▶ [Records shown]
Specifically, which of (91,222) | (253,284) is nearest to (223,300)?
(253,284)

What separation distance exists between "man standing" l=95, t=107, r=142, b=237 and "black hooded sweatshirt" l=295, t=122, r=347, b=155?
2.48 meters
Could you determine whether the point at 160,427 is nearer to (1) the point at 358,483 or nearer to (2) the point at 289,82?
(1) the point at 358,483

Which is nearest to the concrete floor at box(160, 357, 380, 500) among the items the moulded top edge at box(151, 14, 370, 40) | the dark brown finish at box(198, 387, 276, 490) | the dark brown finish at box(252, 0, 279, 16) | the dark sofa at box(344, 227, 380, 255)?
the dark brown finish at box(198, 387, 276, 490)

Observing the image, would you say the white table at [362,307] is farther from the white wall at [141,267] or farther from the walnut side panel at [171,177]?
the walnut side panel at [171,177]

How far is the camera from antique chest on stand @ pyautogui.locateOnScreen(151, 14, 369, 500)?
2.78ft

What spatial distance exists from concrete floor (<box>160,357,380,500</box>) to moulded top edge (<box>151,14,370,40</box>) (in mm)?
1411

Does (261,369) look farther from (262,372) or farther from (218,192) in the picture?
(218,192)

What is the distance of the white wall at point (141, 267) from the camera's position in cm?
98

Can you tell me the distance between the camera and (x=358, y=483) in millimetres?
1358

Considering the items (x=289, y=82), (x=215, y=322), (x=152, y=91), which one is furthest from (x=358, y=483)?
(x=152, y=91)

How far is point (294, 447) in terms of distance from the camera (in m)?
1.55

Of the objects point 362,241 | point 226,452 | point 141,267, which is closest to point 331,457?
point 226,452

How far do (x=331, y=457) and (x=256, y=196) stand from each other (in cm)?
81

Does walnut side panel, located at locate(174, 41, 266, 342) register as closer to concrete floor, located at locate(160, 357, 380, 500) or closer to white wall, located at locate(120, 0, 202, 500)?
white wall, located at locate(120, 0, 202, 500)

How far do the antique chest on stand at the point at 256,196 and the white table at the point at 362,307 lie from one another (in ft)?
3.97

▶ [Exercise task]
Copy every one of the rows above word for word, changing nothing.

▶ [Result below]
Specifically, which of (91,222) | (253,284) is nearest to (223,300)?
(253,284)

What separation distance exists between "man standing" l=95, t=107, r=142, b=237 and "black hooded sweatshirt" l=295, t=122, r=347, b=155?
2.48 meters
Could you determine whether the point at 160,427 is nearer to (1) the point at 358,483 or nearer to (2) the point at 289,82?
(1) the point at 358,483

Which is nearest to the concrete floor at box(160, 357, 380, 500) among the items the moulded top edge at box(151, 14, 370, 40) | the dark brown finish at box(198, 387, 276, 490) | the dark brown finish at box(252, 0, 279, 16) | the dark sofa at box(344, 227, 380, 255)?
the dark brown finish at box(198, 387, 276, 490)

Observing the image, would you say the white table at [362,307] is farther from the white wall at [141,267] or farther from the walnut side panel at [171,177]?
the walnut side panel at [171,177]

How far is the camera from antique chest on stand @ pyautogui.locateOnScreen(151, 14, 369, 500)?
2.78ft

What spatial distance exists from concrete floor (<box>160,357,380,500</box>) to moulded top edge (<box>151,14,370,40</box>) (in mm)?
1411

Does (261,369) look farther from (262,372) or farther from (218,192) in the picture?
(218,192)

What is the distance of the white wall at point (141, 267) from the camera's position in cm?
98

Can you tell me the distance between the camera and (x=358, y=483) in millimetres?
1358

Considering the items (x=289, y=82), (x=215, y=322), (x=152, y=91), which one is furthest from (x=358, y=483)?
(x=152, y=91)

How far is point (294, 447) in terms of distance from the camera (in m)?
1.55

Of the objects point 362,241 | point 226,452 | point 141,267, which is closest to point 331,457?
point 226,452

How far do (x=331, y=457) and (x=256, y=196) stand from each other (in cm)?
81

Does walnut side panel, located at locate(174, 41, 266, 342) register as closer to concrete floor, located at locate(160, 357, 380, 500) or closer to white wall, located at locate(120, 0, 202, 500)?
white wall, located at locate(120, 0, 202, 500)

How far do the antique chest on stand at the point at 256,196 and the white table at the point at 362,307 lie from one another (in ft)?
3.97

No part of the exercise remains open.